So, in this case you’d run sjisn – which is designed to report serial numbers and device details for tape library components. Like sjimm, sjisn takes the control port of the tape library we want to communicate with – e.g.:

[root@tara ~]# sjisn 0.0.0

Serial Number data for 0.0.0 (SPECTRA  PYTHON          ):
Library:
Serial Number: XYZZY
SCSI-3 Device Identifiers:
ATNN=SPECTRA PYTHON          XYZZY
WWNN=11223344ABCDEF00
Drive at element address 1:
SCSI-3 Device Identifiers: ATNN=ZF7584364
Drive at element address 2:
SCSI-3 Device Identifiers:
ATNN=ZF7584366
Drive at element address 3:
SCSI-3 Device Identifiers:
ATNN=ZF7584368
Drive at element address 4:
SCSI-3 Device Identifiers:
ATNN=ZF7584370
Drive at element address 5:
SCSI-3 Device Identifiers:
ATNN=ZF7584372
Drive at element address 6:
SCSI-3 Device Identifiers:
ATNN=ZF7584374

The number given in the “Drive at element address” line for each drive represents, literally, the drive number according to the tape library itself.

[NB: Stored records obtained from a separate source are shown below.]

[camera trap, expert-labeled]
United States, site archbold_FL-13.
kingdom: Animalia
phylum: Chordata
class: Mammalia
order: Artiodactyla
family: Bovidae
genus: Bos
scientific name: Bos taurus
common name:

I.e., when it refers to drive 1, it means the drive with serial number ZF7584364.

Moving on, we can then run inquire -l to provide the device details so as to align internal library drive numbers to operating system paths, cross-referencing by the serial numbers (or WWNs when using a fibre-channel tape library).  In this case, I’ll just show the details for two of the tape drives:

scsidev@0.3.0:IBM     ULT3580-TD4     5500|Tape, /dev/nst2
                                           S/N:    ZF7584368
                                           ATNN=IBM     ULT3580-TD4     ZF7584368
                                           WWNN=11223344ABCDEF03
scsidev@0.4.0:IBM     ULT3580-TD4     5500|Tape, /dev/nst3
                                           S/N:    ZF7584370
                                           ATNN=IBM     ULT3580-TD4     ZF7584370
                                           WWNN=11223344ABCDEF04

So, you can see from the above that we can map the drives as follows:

  • The drive known to the OS as /dev/nst2, which has a serial number of ZF7584368 maps to the library device number 3.
  • The drive known to the OS as /dev/nst3, which has a serial number of ZF7584370 maps to the library device number 4.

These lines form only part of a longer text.